> **What the exercise asks**
You are asked to filter the data below and copy every line holding "moving".

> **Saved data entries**
■ ■ ■ ■ ■ ■ ■

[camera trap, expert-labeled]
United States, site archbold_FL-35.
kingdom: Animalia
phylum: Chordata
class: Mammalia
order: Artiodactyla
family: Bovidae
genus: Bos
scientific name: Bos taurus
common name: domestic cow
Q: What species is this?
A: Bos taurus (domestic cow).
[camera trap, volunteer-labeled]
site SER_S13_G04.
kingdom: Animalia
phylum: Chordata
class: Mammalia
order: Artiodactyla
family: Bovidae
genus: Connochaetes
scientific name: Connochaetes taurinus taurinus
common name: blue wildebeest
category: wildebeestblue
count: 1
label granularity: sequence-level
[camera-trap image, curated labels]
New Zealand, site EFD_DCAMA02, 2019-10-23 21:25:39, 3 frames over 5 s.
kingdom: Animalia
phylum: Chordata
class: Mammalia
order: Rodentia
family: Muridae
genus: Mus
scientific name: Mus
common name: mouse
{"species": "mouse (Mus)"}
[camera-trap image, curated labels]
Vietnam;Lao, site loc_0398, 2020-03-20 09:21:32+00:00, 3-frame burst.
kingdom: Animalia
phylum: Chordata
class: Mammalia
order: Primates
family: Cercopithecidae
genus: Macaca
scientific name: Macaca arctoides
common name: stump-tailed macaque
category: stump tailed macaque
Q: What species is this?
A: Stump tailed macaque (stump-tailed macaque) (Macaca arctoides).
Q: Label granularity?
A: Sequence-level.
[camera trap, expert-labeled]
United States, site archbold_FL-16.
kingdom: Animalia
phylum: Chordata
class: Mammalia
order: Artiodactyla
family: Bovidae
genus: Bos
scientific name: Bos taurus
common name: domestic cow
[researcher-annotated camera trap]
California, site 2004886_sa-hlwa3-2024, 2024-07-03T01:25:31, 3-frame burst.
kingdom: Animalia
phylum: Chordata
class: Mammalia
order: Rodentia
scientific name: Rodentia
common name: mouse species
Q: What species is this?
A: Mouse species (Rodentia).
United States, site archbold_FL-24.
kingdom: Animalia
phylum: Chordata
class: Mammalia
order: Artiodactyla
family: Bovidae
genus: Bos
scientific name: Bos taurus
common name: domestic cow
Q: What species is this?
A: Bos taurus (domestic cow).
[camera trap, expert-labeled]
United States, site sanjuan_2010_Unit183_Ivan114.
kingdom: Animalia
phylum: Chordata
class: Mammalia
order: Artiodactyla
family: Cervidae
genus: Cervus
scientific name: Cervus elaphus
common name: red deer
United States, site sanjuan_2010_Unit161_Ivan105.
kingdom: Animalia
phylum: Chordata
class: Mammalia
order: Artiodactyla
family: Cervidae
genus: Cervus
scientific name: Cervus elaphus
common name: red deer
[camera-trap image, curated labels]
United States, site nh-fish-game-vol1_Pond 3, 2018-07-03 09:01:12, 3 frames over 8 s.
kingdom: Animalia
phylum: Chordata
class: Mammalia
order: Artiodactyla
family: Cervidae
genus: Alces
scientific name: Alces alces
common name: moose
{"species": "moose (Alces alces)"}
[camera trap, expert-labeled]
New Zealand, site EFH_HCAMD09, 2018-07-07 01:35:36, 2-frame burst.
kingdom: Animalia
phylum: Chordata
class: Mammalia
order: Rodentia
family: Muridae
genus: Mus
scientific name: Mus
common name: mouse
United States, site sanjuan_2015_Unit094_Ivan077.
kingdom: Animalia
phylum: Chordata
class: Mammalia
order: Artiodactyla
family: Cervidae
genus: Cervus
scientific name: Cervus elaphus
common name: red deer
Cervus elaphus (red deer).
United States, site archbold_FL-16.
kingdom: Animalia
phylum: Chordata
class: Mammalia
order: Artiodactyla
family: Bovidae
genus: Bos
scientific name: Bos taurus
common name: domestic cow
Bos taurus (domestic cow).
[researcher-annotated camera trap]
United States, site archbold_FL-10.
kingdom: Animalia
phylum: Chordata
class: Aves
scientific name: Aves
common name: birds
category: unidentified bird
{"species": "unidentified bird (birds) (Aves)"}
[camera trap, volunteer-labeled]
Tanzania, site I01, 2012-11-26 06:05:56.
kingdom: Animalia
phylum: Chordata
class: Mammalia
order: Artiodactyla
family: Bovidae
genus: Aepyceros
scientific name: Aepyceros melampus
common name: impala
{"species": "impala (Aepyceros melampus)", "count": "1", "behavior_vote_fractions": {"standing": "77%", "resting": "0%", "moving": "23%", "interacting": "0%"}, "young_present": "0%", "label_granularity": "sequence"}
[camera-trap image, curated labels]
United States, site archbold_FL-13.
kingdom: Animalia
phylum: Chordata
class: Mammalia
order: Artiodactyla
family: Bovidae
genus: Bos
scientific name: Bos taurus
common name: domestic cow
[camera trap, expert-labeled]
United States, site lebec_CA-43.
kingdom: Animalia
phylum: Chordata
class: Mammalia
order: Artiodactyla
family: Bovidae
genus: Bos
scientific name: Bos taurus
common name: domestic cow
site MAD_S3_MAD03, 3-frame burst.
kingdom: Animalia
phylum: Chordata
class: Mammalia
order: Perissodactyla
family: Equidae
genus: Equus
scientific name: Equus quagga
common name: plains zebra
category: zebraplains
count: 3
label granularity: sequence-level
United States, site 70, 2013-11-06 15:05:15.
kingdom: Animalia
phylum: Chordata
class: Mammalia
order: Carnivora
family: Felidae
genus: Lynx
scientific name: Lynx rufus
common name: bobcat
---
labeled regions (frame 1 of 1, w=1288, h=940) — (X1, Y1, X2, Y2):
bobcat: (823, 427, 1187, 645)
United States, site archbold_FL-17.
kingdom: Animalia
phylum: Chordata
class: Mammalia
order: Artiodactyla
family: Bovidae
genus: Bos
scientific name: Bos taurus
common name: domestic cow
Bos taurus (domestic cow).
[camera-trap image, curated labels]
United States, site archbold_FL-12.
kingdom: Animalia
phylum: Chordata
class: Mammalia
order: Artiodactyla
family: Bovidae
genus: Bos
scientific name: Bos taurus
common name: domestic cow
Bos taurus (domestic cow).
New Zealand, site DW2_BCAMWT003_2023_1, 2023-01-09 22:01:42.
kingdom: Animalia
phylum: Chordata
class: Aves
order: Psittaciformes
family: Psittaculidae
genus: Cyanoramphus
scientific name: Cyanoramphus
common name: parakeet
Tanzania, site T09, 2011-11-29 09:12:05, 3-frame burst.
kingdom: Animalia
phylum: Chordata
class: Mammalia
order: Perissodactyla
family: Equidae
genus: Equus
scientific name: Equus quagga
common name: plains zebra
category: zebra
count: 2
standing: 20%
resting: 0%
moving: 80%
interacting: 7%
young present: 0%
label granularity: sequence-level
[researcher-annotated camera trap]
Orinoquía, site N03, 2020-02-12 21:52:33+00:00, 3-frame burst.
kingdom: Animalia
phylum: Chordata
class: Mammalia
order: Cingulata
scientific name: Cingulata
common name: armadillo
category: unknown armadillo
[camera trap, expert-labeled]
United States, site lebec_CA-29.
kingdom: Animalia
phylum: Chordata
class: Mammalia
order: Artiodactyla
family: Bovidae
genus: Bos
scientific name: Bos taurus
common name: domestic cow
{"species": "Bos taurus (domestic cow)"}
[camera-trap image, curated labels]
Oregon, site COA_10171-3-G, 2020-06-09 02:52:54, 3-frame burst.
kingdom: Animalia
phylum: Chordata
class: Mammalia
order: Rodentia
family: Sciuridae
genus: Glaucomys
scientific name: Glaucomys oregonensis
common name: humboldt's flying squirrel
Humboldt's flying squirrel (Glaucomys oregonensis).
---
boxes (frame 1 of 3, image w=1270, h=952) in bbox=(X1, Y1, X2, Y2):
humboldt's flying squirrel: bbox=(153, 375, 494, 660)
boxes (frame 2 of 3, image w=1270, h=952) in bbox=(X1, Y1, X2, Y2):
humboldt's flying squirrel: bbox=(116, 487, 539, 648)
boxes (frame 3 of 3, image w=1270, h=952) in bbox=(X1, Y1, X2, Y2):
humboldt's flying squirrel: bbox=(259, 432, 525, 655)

■ ■ ■ ■ ■ ■ ■

> **Completed exercise**
{"species": "impala (Aepyceros melampus)", "count": "1", "behavior_vote_fractions": {"standing": "77%", "resting": "0%", "moving": "23%", "interacting": "0%"}, "young_present": "0%", "label_granularity": "sequence"}
moving: 80%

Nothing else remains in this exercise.